10 Biologics Used in Bone Healing

10.1055/b-0035-123581

10 Biologics Used in Bone Healing

Brett D. Crist and Gregory J. Della Rocca

10.1 Introduction

Bone healing is not the only goal of fracture surgery, but is always a primary goal and can be the most challenging. There are three basic biologic requirements for achieving this goal of functional bone healing—osteogenic cells, osteoinductive factors, and osteoconductive scaffold. ¹ In the setting of fractures, bone defects, and nonunions, the mechanical environment is a critical fourth component for success, leading to the use of the “diamond concept” terminology. ¹ For this discussion regarding the use of biologics in bone healing, it is imperative that focus on the mechanical component is not lost as biologic augmentation alone will not be effective in reaching the goal of functional bone healing, and the associated costs, time, and effort will be wasted.
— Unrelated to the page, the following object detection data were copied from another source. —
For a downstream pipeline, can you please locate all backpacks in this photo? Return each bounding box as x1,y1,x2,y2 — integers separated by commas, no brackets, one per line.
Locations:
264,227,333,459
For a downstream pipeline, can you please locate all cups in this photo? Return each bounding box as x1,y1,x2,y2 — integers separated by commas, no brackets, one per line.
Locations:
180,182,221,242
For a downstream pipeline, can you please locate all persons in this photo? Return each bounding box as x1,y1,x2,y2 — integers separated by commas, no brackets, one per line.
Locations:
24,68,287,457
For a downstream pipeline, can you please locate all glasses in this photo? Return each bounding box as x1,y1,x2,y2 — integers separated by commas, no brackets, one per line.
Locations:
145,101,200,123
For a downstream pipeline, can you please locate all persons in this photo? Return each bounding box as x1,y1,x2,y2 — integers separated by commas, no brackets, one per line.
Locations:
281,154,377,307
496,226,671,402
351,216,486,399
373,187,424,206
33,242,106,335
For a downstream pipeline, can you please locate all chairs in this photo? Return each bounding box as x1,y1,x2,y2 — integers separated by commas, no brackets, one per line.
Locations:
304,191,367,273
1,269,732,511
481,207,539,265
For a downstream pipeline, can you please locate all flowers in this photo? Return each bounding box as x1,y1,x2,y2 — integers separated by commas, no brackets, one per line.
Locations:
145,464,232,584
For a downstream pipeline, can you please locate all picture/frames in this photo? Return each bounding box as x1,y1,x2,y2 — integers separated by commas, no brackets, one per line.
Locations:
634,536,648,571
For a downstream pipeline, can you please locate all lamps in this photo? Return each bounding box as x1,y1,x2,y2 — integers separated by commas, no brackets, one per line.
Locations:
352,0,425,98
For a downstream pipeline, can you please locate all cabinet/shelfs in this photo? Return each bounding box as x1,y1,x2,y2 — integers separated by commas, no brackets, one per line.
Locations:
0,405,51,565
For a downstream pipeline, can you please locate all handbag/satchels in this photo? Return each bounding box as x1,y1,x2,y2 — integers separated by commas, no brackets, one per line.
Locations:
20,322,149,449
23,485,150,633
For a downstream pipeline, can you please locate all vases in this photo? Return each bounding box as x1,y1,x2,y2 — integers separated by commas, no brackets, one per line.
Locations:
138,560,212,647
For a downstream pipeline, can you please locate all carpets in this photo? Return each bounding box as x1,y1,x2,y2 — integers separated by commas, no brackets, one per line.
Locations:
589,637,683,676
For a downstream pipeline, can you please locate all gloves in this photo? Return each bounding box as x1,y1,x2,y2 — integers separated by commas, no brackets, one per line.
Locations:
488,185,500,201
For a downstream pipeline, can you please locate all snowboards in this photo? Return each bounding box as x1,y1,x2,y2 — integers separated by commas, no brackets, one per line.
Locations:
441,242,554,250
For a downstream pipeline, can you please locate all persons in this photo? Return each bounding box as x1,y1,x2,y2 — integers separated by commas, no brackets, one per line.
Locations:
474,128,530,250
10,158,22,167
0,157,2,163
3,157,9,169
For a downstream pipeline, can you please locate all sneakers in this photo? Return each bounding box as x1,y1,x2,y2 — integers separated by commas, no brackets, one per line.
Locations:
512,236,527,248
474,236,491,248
Adherence to the AO principles of fracture treatment is still required. ²

As researchers attempt to find the Holy Grail in terms of a single solution for achieving functional bone healing in all clinical situations, it is evident that multiple approaches are currently necessary for a complete armamentarium capable of successfully treating the typical spectrum of cases. The use of biologics and bone graft substitutes for bone healing has been the focus of a great deal of basic science and clinical research. This chapter reviews the uses of currently available biologics for enhancing bone healing based on best current evidence.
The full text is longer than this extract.